● The task
Can you repeat every item below word for word, omitting the pictures?

● Items from a spatial question set

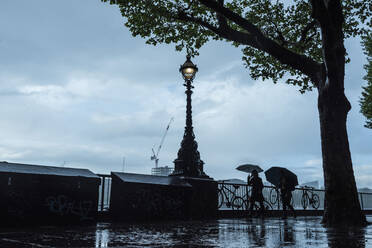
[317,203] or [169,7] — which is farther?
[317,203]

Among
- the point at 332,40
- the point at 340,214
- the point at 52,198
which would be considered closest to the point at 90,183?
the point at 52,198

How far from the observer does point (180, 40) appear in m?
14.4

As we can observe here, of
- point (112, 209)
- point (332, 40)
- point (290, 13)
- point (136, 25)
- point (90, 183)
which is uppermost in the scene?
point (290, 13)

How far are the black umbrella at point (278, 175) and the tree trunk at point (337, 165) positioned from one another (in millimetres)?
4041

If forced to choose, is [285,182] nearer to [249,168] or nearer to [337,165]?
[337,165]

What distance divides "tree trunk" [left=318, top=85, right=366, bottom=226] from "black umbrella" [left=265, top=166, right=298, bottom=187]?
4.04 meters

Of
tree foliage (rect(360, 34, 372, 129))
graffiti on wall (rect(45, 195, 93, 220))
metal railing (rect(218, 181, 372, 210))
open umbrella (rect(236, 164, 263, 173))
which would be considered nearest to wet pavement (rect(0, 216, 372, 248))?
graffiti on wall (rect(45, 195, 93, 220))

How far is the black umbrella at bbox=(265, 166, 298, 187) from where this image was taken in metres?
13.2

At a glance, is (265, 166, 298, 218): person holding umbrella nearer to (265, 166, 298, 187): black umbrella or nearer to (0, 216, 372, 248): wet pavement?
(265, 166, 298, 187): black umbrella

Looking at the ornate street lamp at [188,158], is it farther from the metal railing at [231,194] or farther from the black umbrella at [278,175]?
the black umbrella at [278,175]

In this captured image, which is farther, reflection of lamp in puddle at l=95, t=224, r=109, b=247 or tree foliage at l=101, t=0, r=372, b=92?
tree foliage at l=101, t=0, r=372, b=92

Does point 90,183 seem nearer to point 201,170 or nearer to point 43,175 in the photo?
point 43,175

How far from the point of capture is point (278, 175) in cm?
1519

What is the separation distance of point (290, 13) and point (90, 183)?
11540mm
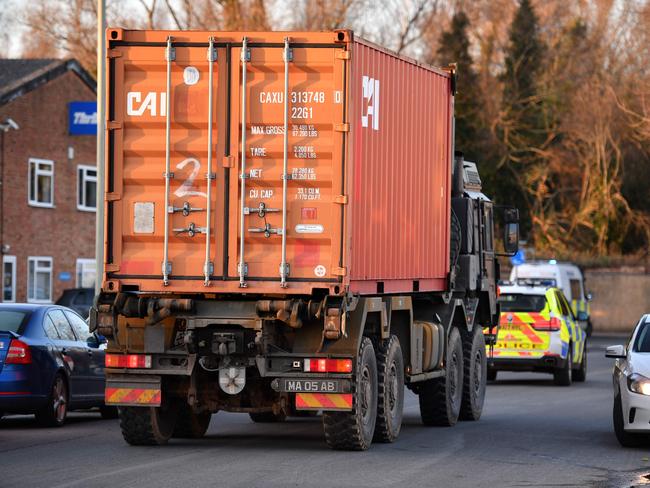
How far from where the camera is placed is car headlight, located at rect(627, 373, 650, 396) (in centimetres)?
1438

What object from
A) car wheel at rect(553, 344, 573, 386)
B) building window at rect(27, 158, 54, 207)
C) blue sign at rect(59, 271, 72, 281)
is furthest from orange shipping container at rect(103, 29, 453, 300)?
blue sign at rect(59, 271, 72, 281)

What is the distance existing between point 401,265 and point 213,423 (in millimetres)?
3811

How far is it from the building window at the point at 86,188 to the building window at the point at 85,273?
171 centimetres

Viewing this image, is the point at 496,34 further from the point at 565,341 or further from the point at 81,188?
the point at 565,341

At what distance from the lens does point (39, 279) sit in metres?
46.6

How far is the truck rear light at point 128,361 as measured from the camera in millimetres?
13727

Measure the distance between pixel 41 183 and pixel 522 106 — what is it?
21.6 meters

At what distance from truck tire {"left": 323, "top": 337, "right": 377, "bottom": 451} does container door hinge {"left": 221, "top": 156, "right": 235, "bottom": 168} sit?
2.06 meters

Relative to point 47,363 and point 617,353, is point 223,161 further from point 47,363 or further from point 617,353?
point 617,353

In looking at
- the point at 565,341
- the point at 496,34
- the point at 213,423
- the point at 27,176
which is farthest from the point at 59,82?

● Response for this exercise
[317,203] or [169,7] — which is farther?
[317,203]

Among
- the point at 332,40
- the point at 340,214
- the point at 52,198
which would be considered closest to the point at 90,183?
the point at 52,198

How far from the observer does point (180, 40) appear in m?
14.4

As we can observe here, of
- point (112, 209)
- point (332, 40)
- point (290, 13)
- point (136, 25)
- point (90, 183)
which is uppermost in the scene?
point (290, 13)

How far are the black umbrella at point (278, 175) and the tree trunk at point (337, 165) positioned from one another (in millimetres)?
4041

If forced to choose, is [285,182] nearer to [249,168] or nearer to [337,165]?
[337,165]

What distance divides "tree trunk" [left=318, top=85, right=366, bottom=226] from "black umbrella" [left=265, top=166, right=298, bottom=187]?
4.04 meters

Of
tree foliage (rect(360, 34, 372, 129))
graffiti on wall (rect(45, 195, 93, 220))
metal railing (rect(218, 181, 372, 210))
open umbrella (rect(236, 164, 263, 173))
which would be considered nearest to wet pavement (rect(0, 216, 372, 248))?
graffiti on wall (rect(45, 195, 93, 220))

How far is the black umbrella at bbox=(265, 166, 298, 187) from where this image was taken in metres?
13.2

At a glance, is (265, 166, 298, 218): person holding umbrella nearer to (265, 166, 298, 187): black umbrella or nearer to (0, 216, 372, 248): wet pavement?
(265, 166, 298, 187): black umbrella

Looking at the ornate street lamp at [188,158], is it farther from the metal railing at [231,194] or farther from the black umbrella at [278,175]?
the black umbrella at [278,175]

In this captured image, which is farther, reflection of lamp in puddle at l=95, t=224, r=109, b=247 or tree foliage at l=101, t=0, r=372, b=92?
tree foliage at l=101, t=0, r=372, b=92

Does point 90,183 seem nearer to point 201,170 or nearer to point 43,175 in the photo?
point 43,175

How far from the point of capture is point (278, 175) in cm?
1519

What is the separation distance of point (290, 13) and point (90, 183)?
11540mm
How far from where the camera is placed is car headlight, located at rect(627, 373, 650, 396) (in centimetres)?
1438

What object from
A) car wheel at rect(553, 344, 573, 386)
B) building window at rect(27, 158, 54, 207)
C) blue sign at rect(59, 271, 72, 281)
is furthest from orange shipping container at rect(103, 29, 453, 300)?
blue sign at rect(59, 271, 72, 281)

What is the distance existing between point 401,265 and point 213,423 (in millimetres)?
3811

How far is it from the building window at the point at 86,188 to the building window at the point at 85,273?
171 centimetres

Viewing this image, is the point at 496,34 further from the point at 565,341 or further from the point at 81,188?
the point at 565,341

At what distance from the lens does point (39, 279) sit in metres?
46.6

How far is the truck rear light at point 128,361 as measured from the camera in millimetres?
13727

Measure the distance between pixel 41 183 and pixel 522 106 — what is it?
21.6 meters

At what distance from truck tire {"left": 323, "top": 337, "right": 377, "bottom": 451} does container door hinge {"left": 221, "top": 156, "right": 235, "bottom": 168} sit?
2.06 meters

Relative to point 47,363 and point 617,353, is point 223,161 further from point 47,363 or further from point 617,353?
point 617,353

In looking at
- the point at 565,341
- the point at 496,34
- the point at 213,423
- the point at 27,176
which is farthest from the point at 59,82?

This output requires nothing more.